Sim, eu mesmo já afirmei aqui que é um imperativo também ético e moral elevar o valor do benefício do Bolsa Família. Mas é evidente que a decisão também quer ter um alcance eleitoral. Aliás, a parcela dos R$ 400 -- R$ 173 -- que tem vigência só até dezembro de 2022 não deixa dúvidas sobre o que orientou a escolha. Mas e se não der certo?
Será mesmo verdade que o máximo de concessão a estripulias contábeis que faz Paulo Guedes é dar calote nos precatórios e condescender com uma nova fórmula para calcular a correção de gastos? Acho que não, né? E se as pesquisas não derem a resposta que Bolsonaro espera? Não haverá tentações novas?

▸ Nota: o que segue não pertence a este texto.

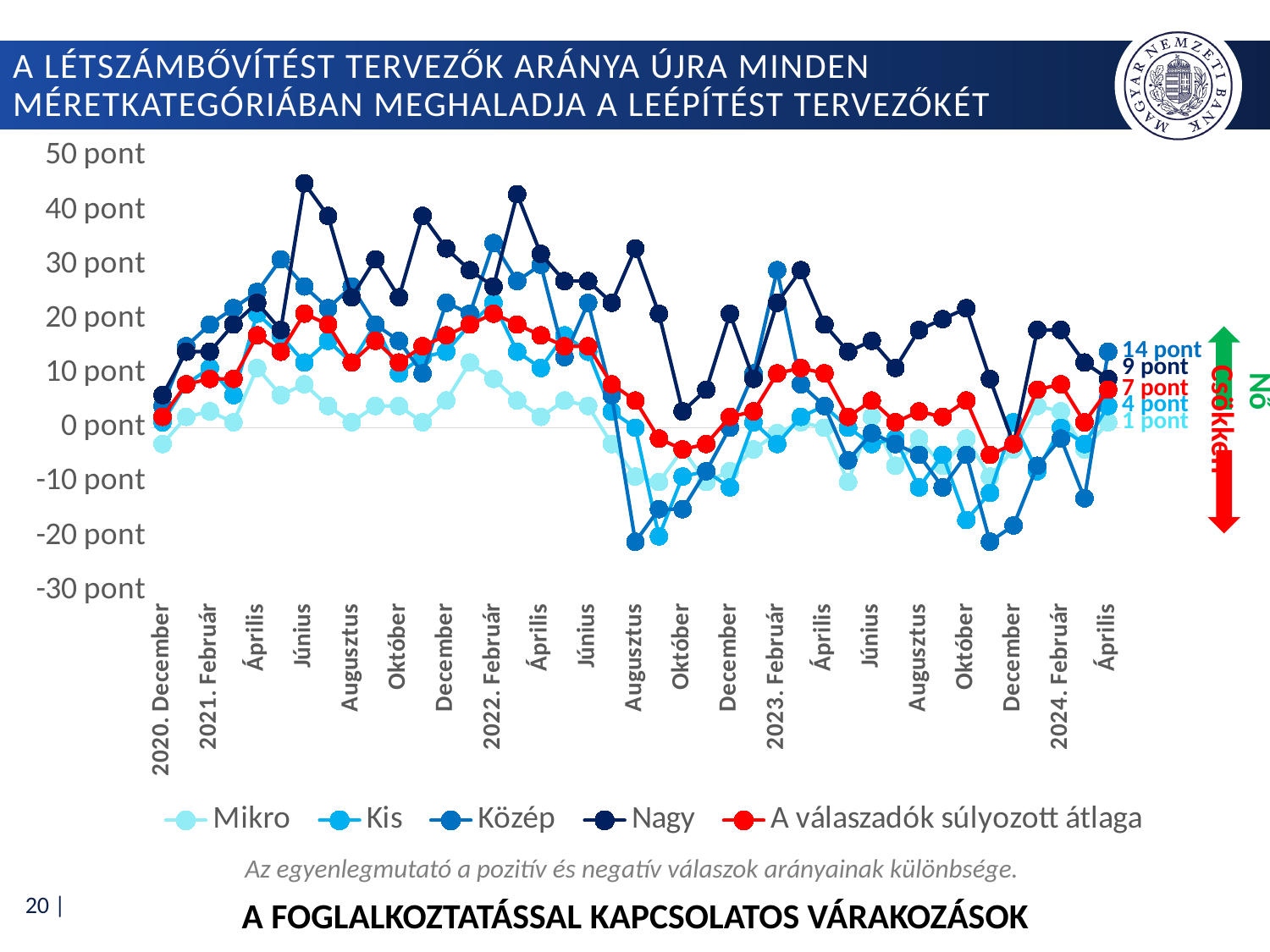
What is the latest value (2024. Április) for the Mikro series? 1 pont Which series is drawn in red in the legend? A válaszadók súlyozott átlaga What is the difference between the latest values of Közép and Mikro? 13 pont Is the value for Nagy in 2021 Június greater or less than 40 pont? greater Which series has the highest value at the last data point (2024. Április)? Közép At the last data point, which is larger: the Kis value or the Nagy value? Nagy What kind of chart is shown on the slide? line chart Which series has the lowest value at the last data point (2024. Április)? Mikro What is the latest value (2024. Április) for the Közép series? 14 pont What is the latest value (2024. Április) for the Nagy series? 9 pont How many series does the legend list? 5 What is the latest value (2024. Április) for A válaszadók súlyozott átlaga? 7 pont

Se houver, fiquem tranquilos: Guedes permanece no cargo e arruma uma nova explicação.
BATALHA PELOS R$ 600
Haverá certamente embates no Congresso em favor da elevação do benefício do Bolsa Família de R$ 400 para R$ 600. E isso dará a Guedes a oportunidade de comparecer ao debate como o homem da responsabilidade fiscal, como se os R$ 400 já não fossem, por si, uma gambiarra. E aí está o problema.
O próprio ministro chegou a pôr em perspectiva o que pareceu ser, então, a seu juízo, a irrelevância de um estouro de R$ 30 bilhões em face de um orçamento de R$ 4,325 trilhões — antes da revisão. De fato, dado o conjunto, o dinheiro parece, e é mesmo, uma merreca: 0,69%.

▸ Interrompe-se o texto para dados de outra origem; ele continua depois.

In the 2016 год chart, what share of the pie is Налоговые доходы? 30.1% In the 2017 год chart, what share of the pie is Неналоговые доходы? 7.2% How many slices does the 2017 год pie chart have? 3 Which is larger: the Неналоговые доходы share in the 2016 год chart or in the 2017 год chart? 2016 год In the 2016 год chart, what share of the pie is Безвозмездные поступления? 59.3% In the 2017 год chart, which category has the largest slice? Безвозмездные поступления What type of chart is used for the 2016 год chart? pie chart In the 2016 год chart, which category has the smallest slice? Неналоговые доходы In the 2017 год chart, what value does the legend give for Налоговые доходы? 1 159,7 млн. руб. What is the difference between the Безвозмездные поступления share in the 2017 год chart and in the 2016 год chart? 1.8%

O programa, com os R$ 400, custará, pelo menos, R$ 85,8 bilhões em 2022, o que corresponde a 1,98% do Orçamento enviado ao Congresso. Uma elevação para R$ 600, pois, implicaria um gasto de R$ 128,7 bilhões: 2,97%.

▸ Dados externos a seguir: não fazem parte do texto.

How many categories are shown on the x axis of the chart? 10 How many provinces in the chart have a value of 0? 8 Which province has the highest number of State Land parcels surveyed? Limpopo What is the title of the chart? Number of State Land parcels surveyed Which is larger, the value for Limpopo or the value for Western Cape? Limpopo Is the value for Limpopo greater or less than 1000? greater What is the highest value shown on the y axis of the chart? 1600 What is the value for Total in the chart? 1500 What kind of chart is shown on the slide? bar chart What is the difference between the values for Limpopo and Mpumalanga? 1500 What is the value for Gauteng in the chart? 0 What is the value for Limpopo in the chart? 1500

Por que todas essas contas? Bem, em primeiro lugar, porque foi Guedes a lembrar quão pouco, de fato, o "estouro" representa quando cotejado com o tamanho do Orçamento. Se bem que ele não põe na conta o calote dos precatórios.
Mas, agora, é preciso trazer ao debate quão igualmente pouco fez o governo em favor da racionalidade tributária. Segundo cálculos da Unafisco (Associação Nacional dos Auditores Fiscais da Receita Federal do Brasil), o governo federal deixará de arrecadar neste ano R$ 457 bilhões em renúncias fiscais — mais de 5,3 vezes o gasto com o Bolsa Família já bombado pelo estouro do teto e pelo calote dos precatórios. Digamos que a Unafisco exagerasse, e o valor correspondesse à medade...
ENCERRO
Não existem "ala política" e "ala econômica" disputando o coração de Bolsonaro. Existe, isto sim, um governo cujo líder se dedicou, ao longo de quase três anos, a golpismo e negacionismo. Para não cair, ancora-se no Centrão, que é o preço a pagar por jamais ter procurado formar uma maioria consistente no Congresso, buscando implementar, então, o seu suposto reformismo liberal -- aquele que nunca existiu.
Vejo o escarcéu que se faz com o estouro do teto por causa da elevação do benefício do Bolsa Família. Sim, prometeram não furar o limite, e eis aí a gambiarra. Aponte-se. Mas dizem: "Ah, é a ala política..." É? E as iniquidades orçamentarás e tributárias em favor dos "suspeitos (e beneficiados)" de sempre? Não escandalizam ninguém?